Monday, November 1, 2010

Goat casualty & notes on goats

Found this goat in the drainage canal that forms the north edge of my property.  When I found it it was facing the bank, but apparently couldn't climb up and probably drowned.  The goats have provided quite a test of my perimeter fencing, and they do love to climb on things.
 I have to admit that I was surprised to find a goat there.  My best guess is that it climbed into the bushes that overhang the ditch while trying to eat them, and then fell in.  Guess I'll have to fence this area off in the future. 
  It's odd because the sheep haven't had this problem, and they're right there, too.
1) I have determined that smallest hole that a full-sized boer goat can cram itself into. 
2) that they will risk their lives to eat bushes
3) that they can jump a 4' fence from a standing start.  They'd prefer not, but they can. 
4) That they prefer bushes (blackberry bushes) to any sort of grass
5) that they will sometimes eat the weeds before the grass


damae said...

I understand that goats are browsers, rather than grazers and what they like to eat is usually higher in mineral content than grass. I'm pretty certain they would love to have access to your forest. Do you supply any alfalfa for them?

Anonymous said...

Any book or goat farmer would have told you that goats are harder to fence than sheep.

Lisa Rae said...

Good learnin'. Not only can they jump fences, but they can also climb, some prodigously. And yes, grass is starvation food for goats. They are browsers and would eat wood before grass.

Rich said...

Locally, there used to be a large herd of Boer goats a few miles down the road from our farm.

At the time, I was slightly interested in getting some goats to help control the brush and weeds in our pastures.

I lost that interest when I came down the road one day and saw a stream of goats pouring through a woven wire fence into a neighboring wheat field. In the time it took me to turn around to go tell the owners about their escaped goats, they had went back through the fence into their pasture.

I stopped and looked at the "hole" they had went through (they were going through it like it was an open gate), and it looked like they should have been able to barely fit their heads through it.

I decided that if that fence couldn't hold goats, there was no way I could afford to upgrade our fences to hold goats. From my limited observations, unless you have multiple wire high tensile fences, if they can get their noses through the fence, they can go through it.

Joanne Rigutto said...

Goats are like cats with hooves. Mine are like rats, it seems that they can get their body through any hole that their head will fit through.
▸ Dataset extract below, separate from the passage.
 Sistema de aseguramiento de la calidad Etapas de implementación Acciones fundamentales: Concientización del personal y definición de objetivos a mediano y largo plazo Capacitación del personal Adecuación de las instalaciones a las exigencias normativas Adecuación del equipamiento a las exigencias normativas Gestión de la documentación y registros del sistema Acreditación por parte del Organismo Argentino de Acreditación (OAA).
OK that's an exageration (but not much, especially for kids!).

Mine have sure ramped up my fence building skills.....

Anonymous said...

There's a saying that goes something like: the fence needed to contain goats is one that would be required to contain water...

I love goats, but am scared to death of the costs of containing them!

As for containing sheep, I think that all you need (as long as you have grass for them) are signs saying that there's a fence :-)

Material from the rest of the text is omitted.